**Task 1:**
Decide whether each statement below agrees with the text on the opera Perfect Lives. For each, answer yes or no and quote the deciding words of the text exactly.
(a) The scene is told from the point of view of Raoul, who sits in a hotel room.
(b) One of the bags holds a bottle of wine.
(c) Gann points the reader toward the Tibetan Book of the Dead.

**Text section:**
****************************************

Here is the opening of The Park (Privacy Rules), the first episode of Perfect Lives. As with much else in the opera, the scene is minimal, bare, noiseless, told from the point of view of Raoul, sitting in a hotel room, “a singer who’s seen better days”:

He takes himself seriously.

Motel rooms have lost their punch for him.

The feeling is expressed in bags.

There are two, and inside those two there are two more….

One of the bags contains

a bottle of liquor,

A sure sign of thoughtfulness

about who might have been.

He thinks to himself, if I were from the bigtown

I would be calm and debonair.

The bigtown

doesn’t send its riffraff out.

Language in Ashley is consistently like this; descriptive, thoughtful, filled with quasi-surreal turns of phrase. It shifts without notice from the everyday to the philosophical. , Later, looking at a photo of two men speaking on a park bench, Raoul says:

Among those particulars which were neither physical nor mental they listed

attainment, aging, and coincidence.

On the permanent side of this great division of reality was a notion

they referred to as space.

And by that term they meant neither conceptual space

nor space as given by our senses.

as given by our senses.

They meant connections.

Here is the pleasure of Ashley: a lonely man in a hotel looking at a photograph, the scene given strange dignity by a complex dialogue about the difficulties of conceptualizing space within a world that appears to be simultaneously eternally permanent and frightening fleeting. Gann, in his analysis of the scene and work, closely examines these complexities, pointing the reader in particular towards the Tibetan Book of the Dead. Gann makes clear that the conceptual underpinnings of the work are quite complex, yet also surprisingly transparent in other ways.

****************************************

**Task 2:**
Collect every line in the records below that contains the string "query", matching case exactly.

(Stored entries)
****************************************

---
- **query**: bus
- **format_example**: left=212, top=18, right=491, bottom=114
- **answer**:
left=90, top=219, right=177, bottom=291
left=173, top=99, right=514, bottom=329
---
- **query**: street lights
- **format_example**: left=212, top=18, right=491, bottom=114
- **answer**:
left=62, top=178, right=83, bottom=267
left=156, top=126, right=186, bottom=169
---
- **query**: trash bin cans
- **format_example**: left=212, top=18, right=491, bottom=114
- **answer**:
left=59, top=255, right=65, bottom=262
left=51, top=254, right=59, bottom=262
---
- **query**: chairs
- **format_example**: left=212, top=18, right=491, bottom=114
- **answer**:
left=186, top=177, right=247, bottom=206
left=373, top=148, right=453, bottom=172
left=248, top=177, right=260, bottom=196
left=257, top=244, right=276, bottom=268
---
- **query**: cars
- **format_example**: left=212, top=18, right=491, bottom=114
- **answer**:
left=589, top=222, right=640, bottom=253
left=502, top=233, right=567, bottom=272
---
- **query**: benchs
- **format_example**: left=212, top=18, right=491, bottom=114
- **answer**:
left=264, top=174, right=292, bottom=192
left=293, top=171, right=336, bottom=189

****************************************

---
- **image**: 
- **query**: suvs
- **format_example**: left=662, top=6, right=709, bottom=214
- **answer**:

****************************************

**Task response 1:**
(a) Yes: "told from the point of view of Raoul, sitting in a hotel room"
(b) No: "a bottle of liquor"
(c) Yes: "pointing the reader in particular towards the Tibetan Book of the Dead"

**Task response 2:**
- **query**: bus
- **query**: street lights
- **query**: trash bin cans
- **query**: chairs
- **query**: cars
- **query**: benchs
- **query**: suvs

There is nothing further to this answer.